EE.UU. reafirma que «apoyará la defensa de Israel» contra Irán

El presidente de EE.UU. expresó esta semana su postura en medio de una situación de relaciones con Israel que se presenta multifacética. Por un lado, las fricciones entre la Administración Biden y el gobierno de Benjamin Netanyahu en relación a la gestión de la guerra en Gaza se habían incrementado tras el lamentable ataque a un convoy humanitario la semana pasada. Sin embargo, EE.UU. también está al tanto de la posibilidad real de un ataque de Irán, su principal enemigo regional, contra Israel.

La inteligencia de EE.UU. y el Pentágono habían anticipado y alertado sobre el ataque iraní durante días, al que finalmente catalogaron como «inminente» el viernes. Así, cuando se dio a conocer la operación militar de Irán, que implicó el lanzamiento de decenas de drones y misiles contra territorio de Israel, no tomó por sorpresa a nadie en Washington.

Poco después de que el ejército de Israel confirmara el ataque, la Casa Blanca respaldó la información con un comunicado emitido por Adrienne Watson, portavoz del Consejo de Seguridad Nacional. Watson afirmó: «EE.UU. estará al lado del pueblo de Israel y apoyará su defensa frente a estas amenazas de Irán».

Para ese momento, el presidente Biden ya estaba al tanto del ataque iraní y había interrumpido su descanso de fin de semana en su casa en la costa de Delaware. Aproximadamente una hora después de conocerse el ataque, Biden ya había llegado a la Casa Blanca a bordo del Marine One, el helicóptero presidencial.
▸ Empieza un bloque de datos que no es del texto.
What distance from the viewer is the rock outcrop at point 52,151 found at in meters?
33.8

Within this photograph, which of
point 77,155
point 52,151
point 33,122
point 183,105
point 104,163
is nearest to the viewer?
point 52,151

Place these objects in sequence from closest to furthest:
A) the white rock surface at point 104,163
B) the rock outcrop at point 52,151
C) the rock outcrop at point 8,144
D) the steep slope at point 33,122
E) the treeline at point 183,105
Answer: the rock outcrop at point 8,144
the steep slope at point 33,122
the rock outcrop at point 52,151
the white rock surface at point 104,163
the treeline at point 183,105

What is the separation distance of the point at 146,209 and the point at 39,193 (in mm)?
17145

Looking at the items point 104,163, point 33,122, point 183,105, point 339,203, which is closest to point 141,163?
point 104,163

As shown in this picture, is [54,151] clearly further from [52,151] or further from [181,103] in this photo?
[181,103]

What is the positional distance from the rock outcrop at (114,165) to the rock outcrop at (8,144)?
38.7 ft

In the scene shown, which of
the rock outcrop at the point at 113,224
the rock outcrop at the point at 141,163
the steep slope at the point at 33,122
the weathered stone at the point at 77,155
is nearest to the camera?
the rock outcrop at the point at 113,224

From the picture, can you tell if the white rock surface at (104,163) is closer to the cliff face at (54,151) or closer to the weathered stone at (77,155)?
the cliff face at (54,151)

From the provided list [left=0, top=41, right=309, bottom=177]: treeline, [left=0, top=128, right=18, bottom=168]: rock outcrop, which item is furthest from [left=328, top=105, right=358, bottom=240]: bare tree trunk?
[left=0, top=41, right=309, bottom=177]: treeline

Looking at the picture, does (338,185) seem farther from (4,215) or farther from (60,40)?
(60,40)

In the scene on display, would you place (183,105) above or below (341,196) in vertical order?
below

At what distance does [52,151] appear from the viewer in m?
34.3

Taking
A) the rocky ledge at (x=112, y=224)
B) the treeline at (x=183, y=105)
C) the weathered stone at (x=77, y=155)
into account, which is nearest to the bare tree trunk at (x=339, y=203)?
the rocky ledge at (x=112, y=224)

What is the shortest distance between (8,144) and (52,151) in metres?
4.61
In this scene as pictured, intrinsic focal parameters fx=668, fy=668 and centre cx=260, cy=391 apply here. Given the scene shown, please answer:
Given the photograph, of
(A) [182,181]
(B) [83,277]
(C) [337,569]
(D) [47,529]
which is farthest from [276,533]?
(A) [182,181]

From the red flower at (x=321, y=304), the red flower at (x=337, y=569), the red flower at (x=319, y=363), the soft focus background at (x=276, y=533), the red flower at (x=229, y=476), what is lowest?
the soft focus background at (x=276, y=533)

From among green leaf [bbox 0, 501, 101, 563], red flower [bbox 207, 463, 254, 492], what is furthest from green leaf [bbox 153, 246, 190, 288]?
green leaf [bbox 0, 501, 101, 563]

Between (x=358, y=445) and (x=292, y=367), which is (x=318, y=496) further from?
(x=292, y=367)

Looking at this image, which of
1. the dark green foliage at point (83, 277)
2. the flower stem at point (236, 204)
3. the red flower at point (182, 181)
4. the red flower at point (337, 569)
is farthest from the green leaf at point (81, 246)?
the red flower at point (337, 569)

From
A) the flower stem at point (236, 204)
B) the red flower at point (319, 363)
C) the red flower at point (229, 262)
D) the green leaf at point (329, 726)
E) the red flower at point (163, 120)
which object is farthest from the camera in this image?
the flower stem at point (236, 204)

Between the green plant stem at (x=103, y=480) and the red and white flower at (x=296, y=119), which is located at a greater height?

Una vez allí, se reunió con sus principales altos cargos de seguridad nacional y diplomacia en la Situation Room, la sala dedicada al seguimiento de situaciones de crisis. Acompañándole estaban el secretario de Defensa, Lloyd Austin; el secretario de Estado, Antony Blinken; el jefe del Estado Mayor, Charles Brown; y el asesor de seguridad nacional, Jake Sullivan, entre otros. Tanto la vicepresidenta, Kamala Harris, como el jefe de Gabinete, Jeff Zients, se unieron a la reunión por videoconferencia.

Ante la inminente amenaza del ataque iraní, el Pentágono había tomado la iniciativa de reforzar sus posiciones militares en Oriente Medio desde el día anterior. También había enviado a Israel al general Erik Kurilla, comandante del Mando Central del ejército de EE.UU., con jurisdicción en la región, para asistir a su socio en su respuesta al ataque iraní.

Fuentes gubernamentales indicaron a varios medios en los últimos días que EE.UU. apoyaría a Israel tanto en la defensa ante un ataque, con la interceptación de drones y misiles lanzados contra su territorio, como en una posible respuesta contraofensiva israelí.

Estas declaraciones, así como el despliegue militar y el envío de Kurilla, enviaban un mensaje con la intención de disuadir a Irán de un ataque que obligara a una respuesta contundente de Israel y una escalada militar en Oriente Medio, con una posible implicación directa de EE.UU. Este es un escenario que la Administración Biden intenta evitar a toda costa, especialmente en un año de elecciones presidenciales.

Este mensaje también fue transmitido a través de canales diplomáticos: la Administración Biden advirtió a Teherán de los peligros de represaliar a Israel con un ataque excesivo. Según The Washington Post, esto se hizo con mensajes enviados a través de la embajada de Suiza en Teherán y con solicitudes a los diplomáticos de China, Arabia Saudí, Emiratos Árabes Unidos y Qatar para que expresaran la misma preocupación ante los líderes iraníes.

Según informes, altos cargos de Teherán respondieron a través de esos mismos intermediarios que necesitaban ejecutar una respuesta por el ataque israelí a su consulado en Damasco, pero que sería «contenida».